## EXERCISE
Pick out every line of the records that holds the word "face" and copy each one in full.
begin RECORDS PROVIDED
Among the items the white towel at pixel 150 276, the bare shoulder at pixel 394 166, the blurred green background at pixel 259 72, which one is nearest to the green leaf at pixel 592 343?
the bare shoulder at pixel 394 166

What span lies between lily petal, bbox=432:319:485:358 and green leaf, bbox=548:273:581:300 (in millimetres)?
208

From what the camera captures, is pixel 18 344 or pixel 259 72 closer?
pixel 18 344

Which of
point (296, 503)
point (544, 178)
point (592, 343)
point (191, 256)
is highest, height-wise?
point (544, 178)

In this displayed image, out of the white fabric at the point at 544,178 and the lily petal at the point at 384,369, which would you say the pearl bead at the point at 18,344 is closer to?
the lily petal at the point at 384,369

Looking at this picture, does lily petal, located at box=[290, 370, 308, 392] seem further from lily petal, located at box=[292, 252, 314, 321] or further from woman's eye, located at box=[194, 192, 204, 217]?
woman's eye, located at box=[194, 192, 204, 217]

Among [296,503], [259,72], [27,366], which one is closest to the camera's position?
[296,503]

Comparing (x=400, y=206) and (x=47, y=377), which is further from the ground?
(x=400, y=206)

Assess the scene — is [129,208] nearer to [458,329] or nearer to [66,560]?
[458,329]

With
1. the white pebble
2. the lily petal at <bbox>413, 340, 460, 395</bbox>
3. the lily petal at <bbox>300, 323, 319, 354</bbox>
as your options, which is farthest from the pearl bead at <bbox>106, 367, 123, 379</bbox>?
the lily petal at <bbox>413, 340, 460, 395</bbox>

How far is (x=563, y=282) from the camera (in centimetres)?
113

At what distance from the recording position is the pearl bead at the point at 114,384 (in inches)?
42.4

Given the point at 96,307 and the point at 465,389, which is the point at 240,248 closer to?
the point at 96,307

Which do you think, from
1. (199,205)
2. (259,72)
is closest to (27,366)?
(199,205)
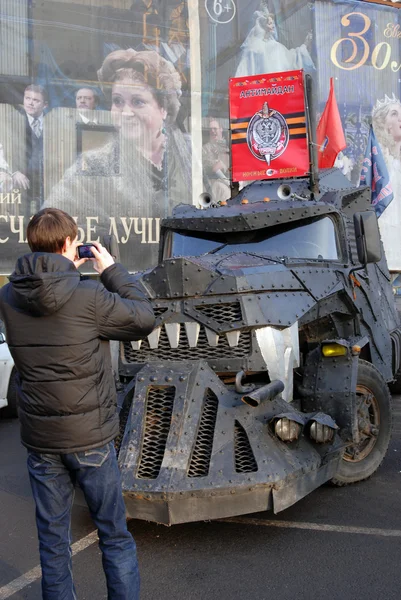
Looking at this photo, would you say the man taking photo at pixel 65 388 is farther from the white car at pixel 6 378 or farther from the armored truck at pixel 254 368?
the white car at pixel 6 378

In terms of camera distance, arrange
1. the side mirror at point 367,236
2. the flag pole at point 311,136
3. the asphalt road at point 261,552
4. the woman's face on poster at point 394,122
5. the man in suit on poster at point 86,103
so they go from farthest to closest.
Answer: the woman's face on poster at point 394,122, the man in suit on poster at point 86,103, the flag pole at point 311,136, the side mirror at point 367,236, the asphalt road at point 261,552

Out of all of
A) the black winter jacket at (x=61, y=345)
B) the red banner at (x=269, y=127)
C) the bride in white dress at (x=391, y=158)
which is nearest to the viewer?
the black winter jacket at (x=61, y=345)

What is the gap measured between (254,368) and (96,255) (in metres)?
2.17

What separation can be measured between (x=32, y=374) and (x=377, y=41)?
27355 mm

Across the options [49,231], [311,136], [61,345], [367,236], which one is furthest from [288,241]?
[61,345]

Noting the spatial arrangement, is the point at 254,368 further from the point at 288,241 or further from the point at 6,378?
the point at 6,378

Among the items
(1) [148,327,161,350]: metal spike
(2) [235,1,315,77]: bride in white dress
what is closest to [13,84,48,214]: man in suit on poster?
(2) [235,1,315,77]: bride in white dress

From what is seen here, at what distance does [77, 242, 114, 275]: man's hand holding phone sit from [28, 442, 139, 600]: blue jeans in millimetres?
860

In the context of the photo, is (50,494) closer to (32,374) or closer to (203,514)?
(32,374)

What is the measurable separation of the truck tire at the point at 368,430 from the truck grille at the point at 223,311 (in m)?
1.39

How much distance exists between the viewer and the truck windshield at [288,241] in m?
6.25

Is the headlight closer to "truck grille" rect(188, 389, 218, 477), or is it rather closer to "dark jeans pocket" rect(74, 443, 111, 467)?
"truck grille" rect(188, 389, 218, 477)

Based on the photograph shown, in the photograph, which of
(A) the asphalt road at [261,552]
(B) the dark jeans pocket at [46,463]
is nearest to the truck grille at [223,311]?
(A) the asphalt road at [261,552]

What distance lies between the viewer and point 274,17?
25125 millimetres
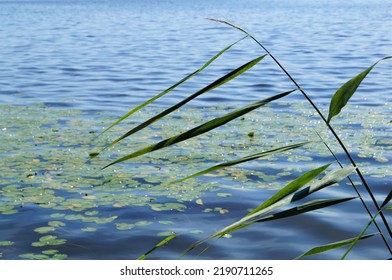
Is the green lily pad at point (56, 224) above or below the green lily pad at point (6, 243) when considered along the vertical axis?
below

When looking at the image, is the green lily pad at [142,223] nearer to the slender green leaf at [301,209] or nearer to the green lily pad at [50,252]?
the green lily pad at [50,252]

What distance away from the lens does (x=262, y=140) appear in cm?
704

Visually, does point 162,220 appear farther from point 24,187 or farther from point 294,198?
point 294,198

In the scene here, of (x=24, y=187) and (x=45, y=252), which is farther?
(x=24, y=187)

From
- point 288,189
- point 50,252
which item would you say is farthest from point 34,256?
point 288,189

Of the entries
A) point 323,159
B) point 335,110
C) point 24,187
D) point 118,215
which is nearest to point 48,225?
point 118,215

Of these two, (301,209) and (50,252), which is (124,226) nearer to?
(50,252)

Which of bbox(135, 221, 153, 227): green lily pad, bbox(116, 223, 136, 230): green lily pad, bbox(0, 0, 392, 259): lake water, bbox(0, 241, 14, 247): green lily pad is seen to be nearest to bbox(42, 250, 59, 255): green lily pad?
bbox(0, 0, 392, 259): lake water

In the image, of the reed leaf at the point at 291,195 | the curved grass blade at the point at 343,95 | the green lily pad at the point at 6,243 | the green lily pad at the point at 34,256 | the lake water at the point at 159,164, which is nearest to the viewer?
the reed leaf at the point at 291,195

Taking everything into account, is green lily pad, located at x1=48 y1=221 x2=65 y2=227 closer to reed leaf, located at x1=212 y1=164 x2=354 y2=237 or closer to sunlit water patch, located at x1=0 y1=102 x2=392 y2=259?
sunlit water patch, located at x1=0 y1=102 x2=392 y2=259

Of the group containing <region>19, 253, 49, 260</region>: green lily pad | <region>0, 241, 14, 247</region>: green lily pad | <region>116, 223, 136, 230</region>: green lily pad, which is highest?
<region>19, 253, 49, 260</region>: green lily pad

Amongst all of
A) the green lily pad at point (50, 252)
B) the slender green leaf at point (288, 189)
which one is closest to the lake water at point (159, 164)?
the green lily pad at point (50, 252)


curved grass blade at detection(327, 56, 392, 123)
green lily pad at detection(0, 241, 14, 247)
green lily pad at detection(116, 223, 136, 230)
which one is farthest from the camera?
green lily pad at detection(116, 223, 136, 230)

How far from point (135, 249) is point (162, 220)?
48cm
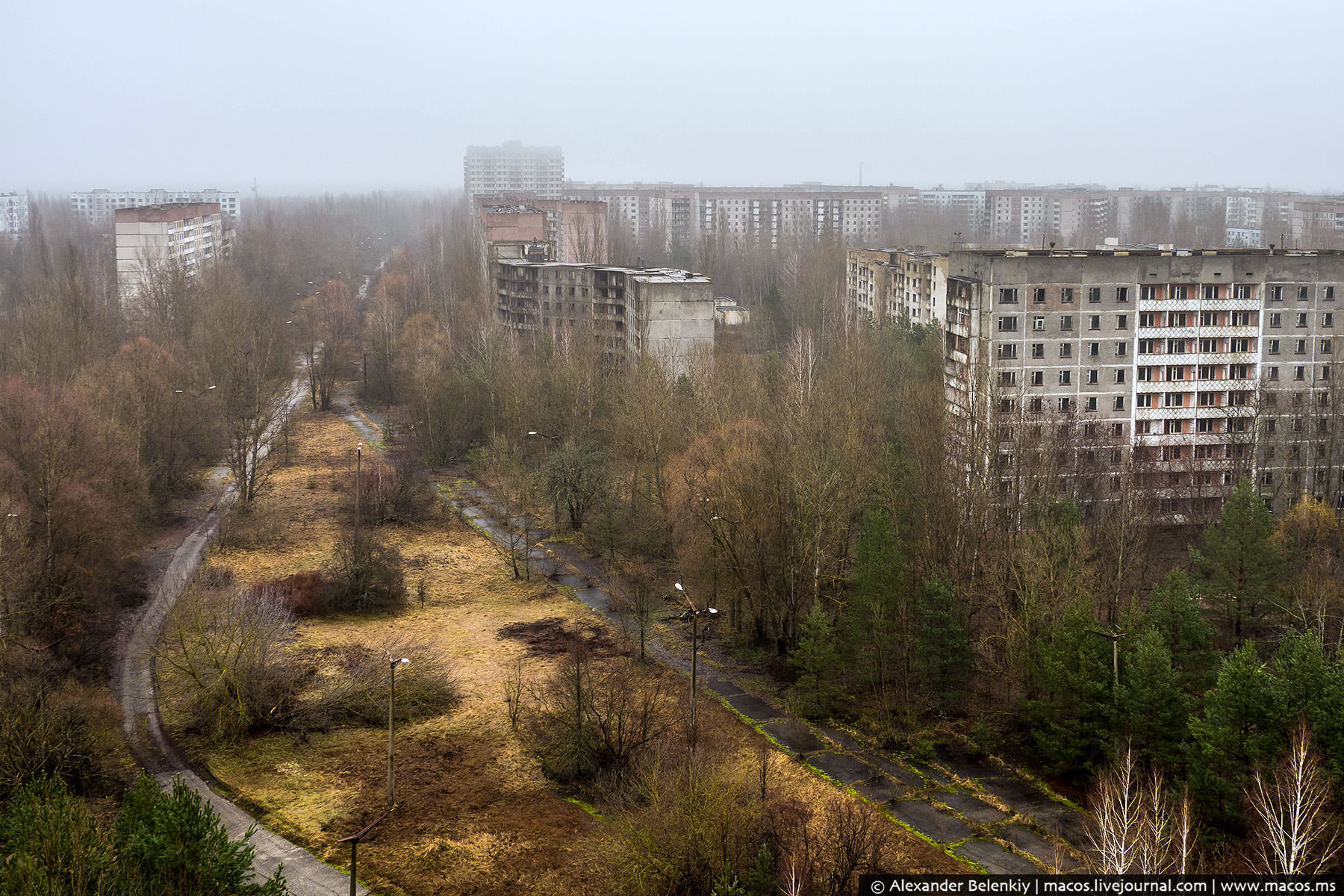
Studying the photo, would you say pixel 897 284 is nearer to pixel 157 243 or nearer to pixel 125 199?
pixel 157 243

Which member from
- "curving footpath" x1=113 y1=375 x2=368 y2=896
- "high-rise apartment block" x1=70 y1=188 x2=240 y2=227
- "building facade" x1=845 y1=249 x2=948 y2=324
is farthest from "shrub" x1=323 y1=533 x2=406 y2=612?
"high-rise apartment block" x1=70 y1=188 x2=240 y2=227

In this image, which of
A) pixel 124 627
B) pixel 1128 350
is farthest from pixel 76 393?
pixel 1128 350

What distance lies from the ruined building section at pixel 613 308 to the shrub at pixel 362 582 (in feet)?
48.0

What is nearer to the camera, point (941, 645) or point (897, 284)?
point (941, 645)

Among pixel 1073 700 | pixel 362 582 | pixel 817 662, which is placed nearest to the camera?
pixel 1073 700

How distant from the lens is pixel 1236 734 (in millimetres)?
19641

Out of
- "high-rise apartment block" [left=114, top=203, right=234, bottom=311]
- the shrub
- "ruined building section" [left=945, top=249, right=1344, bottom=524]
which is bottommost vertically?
the shrub

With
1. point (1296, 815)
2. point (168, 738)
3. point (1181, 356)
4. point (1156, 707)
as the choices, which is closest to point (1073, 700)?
point (1156, 707)

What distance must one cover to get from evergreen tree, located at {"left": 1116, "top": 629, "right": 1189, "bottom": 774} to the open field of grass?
14.8 ft

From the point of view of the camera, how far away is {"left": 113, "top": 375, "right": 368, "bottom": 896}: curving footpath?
20453mm

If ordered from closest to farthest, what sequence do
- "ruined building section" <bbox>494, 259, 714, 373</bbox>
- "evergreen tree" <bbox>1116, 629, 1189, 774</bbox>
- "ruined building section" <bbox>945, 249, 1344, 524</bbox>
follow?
1. "evergreen tree" <bbox>1116, 629, 1189, 774</bbox>
2. "ruined building section" <bbox>945, 249, 1344, 524</bbox>
3. "ruined building section" <bbox>494, 259, 714, 373</bbox>

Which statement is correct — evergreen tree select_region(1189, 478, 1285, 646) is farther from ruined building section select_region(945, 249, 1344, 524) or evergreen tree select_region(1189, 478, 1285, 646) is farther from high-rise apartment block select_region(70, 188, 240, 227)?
high-rise apartment block select_region(70, 188, 240, 227)

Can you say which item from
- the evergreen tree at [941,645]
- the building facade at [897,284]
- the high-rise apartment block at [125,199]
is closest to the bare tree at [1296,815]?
the evergreen tree at [941,645]

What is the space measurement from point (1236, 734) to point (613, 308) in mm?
46243
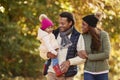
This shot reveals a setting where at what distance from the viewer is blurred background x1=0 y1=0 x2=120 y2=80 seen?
1583 cm

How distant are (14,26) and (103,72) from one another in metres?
8.50

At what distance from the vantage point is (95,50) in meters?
7.63

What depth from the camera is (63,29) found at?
7324 mm

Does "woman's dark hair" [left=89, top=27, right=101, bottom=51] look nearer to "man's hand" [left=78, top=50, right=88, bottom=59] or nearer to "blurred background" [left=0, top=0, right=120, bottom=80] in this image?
"man's hand" [left=78, top=50, right=88, bottom=59]

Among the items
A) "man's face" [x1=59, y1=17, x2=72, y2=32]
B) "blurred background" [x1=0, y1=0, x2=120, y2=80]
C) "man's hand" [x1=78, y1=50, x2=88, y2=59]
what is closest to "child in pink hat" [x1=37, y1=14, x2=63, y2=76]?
"man's face" [x1=59, y1=17, x2=72, y2=32]

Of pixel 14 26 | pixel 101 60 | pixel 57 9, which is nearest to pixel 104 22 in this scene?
pixel 57 9

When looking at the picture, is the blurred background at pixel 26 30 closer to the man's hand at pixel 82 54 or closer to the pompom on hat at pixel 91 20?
the pompom on hat at pixel 91 20

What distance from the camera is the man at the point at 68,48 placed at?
7.25 m

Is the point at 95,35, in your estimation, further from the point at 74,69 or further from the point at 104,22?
the point at 104,22

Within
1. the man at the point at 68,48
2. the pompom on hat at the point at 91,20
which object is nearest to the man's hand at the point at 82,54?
the man at the point at 68,48

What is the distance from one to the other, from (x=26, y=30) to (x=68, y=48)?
10.2 m

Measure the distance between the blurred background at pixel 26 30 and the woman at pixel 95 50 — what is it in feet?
20.9

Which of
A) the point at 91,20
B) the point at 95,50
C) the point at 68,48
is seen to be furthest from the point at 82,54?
the point at 91,20

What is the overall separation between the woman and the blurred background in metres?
6.36
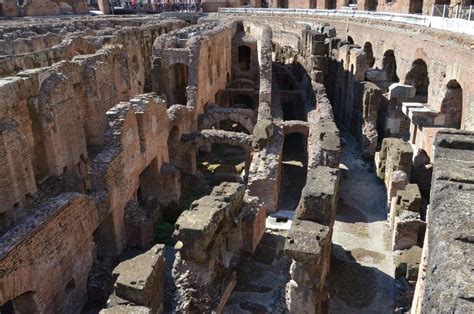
end RECORDS PROVIDED
## FINISHED ANSWER
4. the woman's face on poster at point 394,122
Answer: the woman's face on poster at point 394,122, the man in suit on poster at point 86,103, the flag pole at point 311,136, the side mirror at point 367,236, the asphalt road at point 261,552
A) "man's face" [x1=59, y1=17, x2=72, y2=32]
"man's face" [x1=59, y1=17, x2=72, y2=32]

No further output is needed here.